Calculate the correlation between flu_pct_positive and sarscov2_pct_positive over time and plot the result.

If there’s still time, try to calculate the growth rate for flu_pct_positive.

Lecture 3:

Here’s a modified version of the SIR simulation function that returns only the new infections:

sim_SIR <- function(TT, N = 1000, beta = .1, gamma = .01) {
  S <- double(TT)
  I <- double(TT)
  R <- double(TT)
  S[1] <- N - 1
  I[1] <- 1
  i <- double(TT)
  i[1] <- 1
  for (tt in 2:TT) {
    contagions <- rbinom(1, size = S[tt - 1], prob = beta * I[tt - 1] / N)
    removals <- rbinom(1, size = I[tt - 1], prob = gamma)
    S[tt] <- S[tt - 1] - contagions
    I[tt] <- I[tt - 1] + contagions - removals
    R[tt] <- R[tt - 1] + removals
    i[tt] <- contagions
  }
  tibble(infections = i, time = seq(TT))
}

Continuing with the RVDSS data (most recent snapshot), make a plot of flu_positive_tests for your favourite region.
Adjust the parameters N, beta, and gamma to calibrate an SIR model that fits the data closely.
Use {rtestim} to estimate \(R_t\) for your favourite region.

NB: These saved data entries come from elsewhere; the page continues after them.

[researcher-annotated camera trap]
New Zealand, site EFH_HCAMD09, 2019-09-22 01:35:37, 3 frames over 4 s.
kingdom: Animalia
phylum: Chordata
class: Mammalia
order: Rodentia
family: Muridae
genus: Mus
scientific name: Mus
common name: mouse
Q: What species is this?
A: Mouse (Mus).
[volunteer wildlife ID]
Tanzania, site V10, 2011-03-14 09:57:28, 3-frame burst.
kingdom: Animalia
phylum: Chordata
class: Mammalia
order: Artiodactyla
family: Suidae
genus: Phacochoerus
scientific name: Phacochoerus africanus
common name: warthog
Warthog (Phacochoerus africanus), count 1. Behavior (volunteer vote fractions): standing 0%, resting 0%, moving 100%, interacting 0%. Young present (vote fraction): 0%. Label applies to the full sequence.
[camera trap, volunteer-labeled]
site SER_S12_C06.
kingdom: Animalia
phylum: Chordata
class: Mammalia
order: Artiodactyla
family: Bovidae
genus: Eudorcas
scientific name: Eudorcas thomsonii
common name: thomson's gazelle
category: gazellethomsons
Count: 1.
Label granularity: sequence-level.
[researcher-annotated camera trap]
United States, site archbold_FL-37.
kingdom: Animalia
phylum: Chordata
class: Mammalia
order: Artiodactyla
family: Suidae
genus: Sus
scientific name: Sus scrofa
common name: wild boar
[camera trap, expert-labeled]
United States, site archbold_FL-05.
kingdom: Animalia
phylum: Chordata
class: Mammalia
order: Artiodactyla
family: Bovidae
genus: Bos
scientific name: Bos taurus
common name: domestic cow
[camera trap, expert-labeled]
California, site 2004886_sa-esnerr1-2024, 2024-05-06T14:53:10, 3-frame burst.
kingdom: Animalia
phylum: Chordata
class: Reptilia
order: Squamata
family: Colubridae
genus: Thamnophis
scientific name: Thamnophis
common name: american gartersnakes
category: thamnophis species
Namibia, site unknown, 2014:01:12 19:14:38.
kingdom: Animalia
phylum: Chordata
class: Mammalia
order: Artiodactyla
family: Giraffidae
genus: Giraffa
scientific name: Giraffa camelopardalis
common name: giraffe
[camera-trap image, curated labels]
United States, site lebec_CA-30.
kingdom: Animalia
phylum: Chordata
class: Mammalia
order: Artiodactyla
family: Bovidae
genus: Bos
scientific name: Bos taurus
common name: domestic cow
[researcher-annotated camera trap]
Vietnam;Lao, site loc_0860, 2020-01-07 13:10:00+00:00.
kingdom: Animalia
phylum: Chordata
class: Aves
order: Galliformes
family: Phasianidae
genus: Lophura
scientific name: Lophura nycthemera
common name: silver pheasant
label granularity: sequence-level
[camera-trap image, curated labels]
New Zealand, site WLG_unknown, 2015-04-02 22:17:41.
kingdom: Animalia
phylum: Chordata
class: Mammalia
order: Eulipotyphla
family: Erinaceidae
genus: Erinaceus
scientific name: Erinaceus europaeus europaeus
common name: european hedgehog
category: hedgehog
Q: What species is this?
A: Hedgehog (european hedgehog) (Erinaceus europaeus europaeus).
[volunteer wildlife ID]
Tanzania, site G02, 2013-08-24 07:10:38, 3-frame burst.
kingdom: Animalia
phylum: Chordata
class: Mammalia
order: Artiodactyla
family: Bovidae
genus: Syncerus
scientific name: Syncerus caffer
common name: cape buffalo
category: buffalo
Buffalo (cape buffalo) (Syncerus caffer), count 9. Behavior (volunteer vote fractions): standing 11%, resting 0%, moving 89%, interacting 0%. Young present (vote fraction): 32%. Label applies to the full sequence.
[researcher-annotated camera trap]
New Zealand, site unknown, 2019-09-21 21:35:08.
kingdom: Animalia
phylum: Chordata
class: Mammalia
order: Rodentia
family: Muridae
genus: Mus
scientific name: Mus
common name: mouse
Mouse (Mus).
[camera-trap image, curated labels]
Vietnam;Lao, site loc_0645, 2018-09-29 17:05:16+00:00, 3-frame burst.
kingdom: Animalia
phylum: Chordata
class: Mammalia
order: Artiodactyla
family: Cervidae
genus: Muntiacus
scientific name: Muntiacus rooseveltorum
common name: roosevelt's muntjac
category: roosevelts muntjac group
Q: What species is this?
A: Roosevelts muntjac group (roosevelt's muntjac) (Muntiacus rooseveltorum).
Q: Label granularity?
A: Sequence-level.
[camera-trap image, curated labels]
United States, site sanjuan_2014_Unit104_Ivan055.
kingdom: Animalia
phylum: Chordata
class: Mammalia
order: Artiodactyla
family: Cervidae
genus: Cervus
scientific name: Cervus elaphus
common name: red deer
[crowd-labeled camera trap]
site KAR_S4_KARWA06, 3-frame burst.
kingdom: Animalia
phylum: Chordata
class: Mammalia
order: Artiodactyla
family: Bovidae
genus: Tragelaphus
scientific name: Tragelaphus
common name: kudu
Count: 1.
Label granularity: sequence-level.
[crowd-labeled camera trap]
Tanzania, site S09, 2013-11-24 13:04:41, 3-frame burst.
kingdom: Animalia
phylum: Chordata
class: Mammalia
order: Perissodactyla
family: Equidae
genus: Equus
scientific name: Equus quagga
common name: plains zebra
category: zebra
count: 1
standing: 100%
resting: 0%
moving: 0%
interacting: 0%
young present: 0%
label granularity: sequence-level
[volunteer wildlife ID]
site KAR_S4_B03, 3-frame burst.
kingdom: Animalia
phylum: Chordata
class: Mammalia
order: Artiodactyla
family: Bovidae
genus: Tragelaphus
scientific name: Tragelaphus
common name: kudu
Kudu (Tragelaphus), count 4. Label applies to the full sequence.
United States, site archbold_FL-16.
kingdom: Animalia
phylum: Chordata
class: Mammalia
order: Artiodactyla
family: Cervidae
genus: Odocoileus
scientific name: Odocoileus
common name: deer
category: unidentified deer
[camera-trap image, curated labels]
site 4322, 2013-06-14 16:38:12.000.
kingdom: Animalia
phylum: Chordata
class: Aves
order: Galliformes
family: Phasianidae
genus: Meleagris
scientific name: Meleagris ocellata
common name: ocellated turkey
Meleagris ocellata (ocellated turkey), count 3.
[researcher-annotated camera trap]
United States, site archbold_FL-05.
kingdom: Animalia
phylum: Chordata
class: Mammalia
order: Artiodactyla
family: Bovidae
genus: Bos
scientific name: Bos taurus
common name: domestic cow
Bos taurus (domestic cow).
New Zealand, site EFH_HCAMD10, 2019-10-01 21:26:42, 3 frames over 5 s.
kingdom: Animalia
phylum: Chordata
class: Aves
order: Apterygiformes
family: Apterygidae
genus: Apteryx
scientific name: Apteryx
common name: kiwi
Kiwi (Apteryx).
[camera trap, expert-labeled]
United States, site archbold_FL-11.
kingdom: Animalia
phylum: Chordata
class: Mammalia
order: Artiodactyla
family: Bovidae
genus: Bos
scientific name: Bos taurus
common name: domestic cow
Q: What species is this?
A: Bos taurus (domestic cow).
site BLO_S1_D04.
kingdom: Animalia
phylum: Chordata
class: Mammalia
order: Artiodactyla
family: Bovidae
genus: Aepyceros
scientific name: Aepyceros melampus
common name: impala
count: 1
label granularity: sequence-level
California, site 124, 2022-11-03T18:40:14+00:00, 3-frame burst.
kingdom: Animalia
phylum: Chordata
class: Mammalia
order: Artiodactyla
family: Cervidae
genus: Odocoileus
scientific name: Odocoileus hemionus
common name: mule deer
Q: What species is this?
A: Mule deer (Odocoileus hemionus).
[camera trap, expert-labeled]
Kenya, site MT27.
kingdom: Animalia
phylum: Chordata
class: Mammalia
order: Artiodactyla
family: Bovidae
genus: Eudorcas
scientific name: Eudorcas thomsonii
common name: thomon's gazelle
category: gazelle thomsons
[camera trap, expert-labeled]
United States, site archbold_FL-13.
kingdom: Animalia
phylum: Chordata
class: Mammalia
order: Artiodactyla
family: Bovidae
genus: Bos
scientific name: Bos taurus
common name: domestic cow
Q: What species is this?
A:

Lecture 4: Forecasting and Advanced Topics

Continuing with the RVDSS data (most recent snapshot), use arx_forecaster() to produce forecasts 1, 2, and 3 weeks after of the most recent data for flu_pct_positive.
You can plot them as follows (for example):

h1 <- arx_forecaster(rvdss, ..., args_list = arx_args_list(ahead = 7))
autoplot(h1)

Adjust the arguments however you like. You can add other predictors, adjust lags, change forecasting engines, etc.

If you have time, try “Building a forecaster from scratch” this is more difficult to plot, but you can borrow the code from the lecture slides.